It is a tall order. In his first term, Kuchma's half-steps toward opening up Ukraine's command economy to competition were hampered by paralysis in a parliament in which Communists are the largest faction but lack a majority. To forge a coalition, Kuchma will have to enlist pro-Western, pro-business politicians. "If Kuchma is serious about leading a broad movement to deliver us from stagnation, he must attract centrists," says Mikolo Tomenko, a political analyst in Kiev.

Serhiy Tyhypko, Kuchma's beleaguered but respected Deputy Prime Minister for Economic Reform, could certainly use help from the likes of Viktor Pinzenik, the liberal economist who pushed for reform as Deputy Prime Minister in 1994-96 and now heads the Reform and Order Party. In the election, Pinzenik formed a bloc with Hennady Udovenko, who leads one wing of Rukh, the party that spawned the independence movement in the final Soviet years. Kuchma must now give such leaders a chance to liberalize the economy. "They'll only work with a Europeanized Kuchma," says Oleksandr Tkachenko, a leading Ukrainian journalist. "He must create the ground for a truly civil society."

That is vital to win the trust of Ukraine's 51 million people, for whom the post-Soviet "transition" has seemed endless. The high hopes of a decade ago--democracy, reform and Western investment--have given way to a bloated bureaucracy that feeds on corruption. Reversing the slide will be difficult. Despite Kuchma's triumph, the national currency is sinking. "We are living on the patience of the IMF," says the liberal economist Pinzenik. Kuchma's election may have beaten the "red threat," but the red ink is growing.

With or without the economic problems, Kuchma could hardly have lost the election. Symonenko was a dismal campaigner; in a pre-election interview he sat alone in a dark office repeating an odd refrain: "If only I could win." Kuchma wisely framed his campaign as a stalwart defense of modernization against a Bolshevik revanche. That may not have been convincing to many Ukrainians--they know that Kuchma has privatized few enterprises and lured but a trickle of investment. And 15 million retired Ukrainians need no reminding how hard it is to survive on pensions of less than $15 a month. Yet they voted for him all the same, simply because he was not running under the Communist banner.
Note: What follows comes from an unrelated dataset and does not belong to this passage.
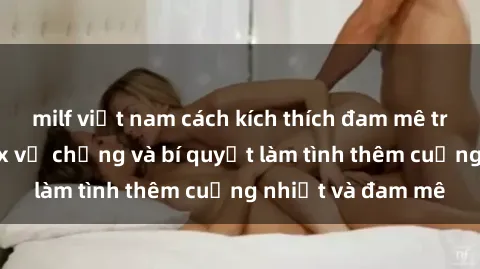 milf việt nam cách kích thích đam mê trong hôn nhân: Sex vợ chồng và bí quyết làm tình thêm cuồng nhiệt và đam mê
"Kuchma is ruled by the clans and the West," says an elderly woman in Gusachivka, a village 45 km east of Kiev. But she still supports him because, she says, "The gulag, collectivization, famine, Russia's fist--we've already had one Communist experiment. Anybody but the Communists." Now, with another five years to deliver promises too long unkept, Kuchma has a chance to rescue Ukraine's stranded reformers--and at last build the centrist alliance Ukraine so desperately needs.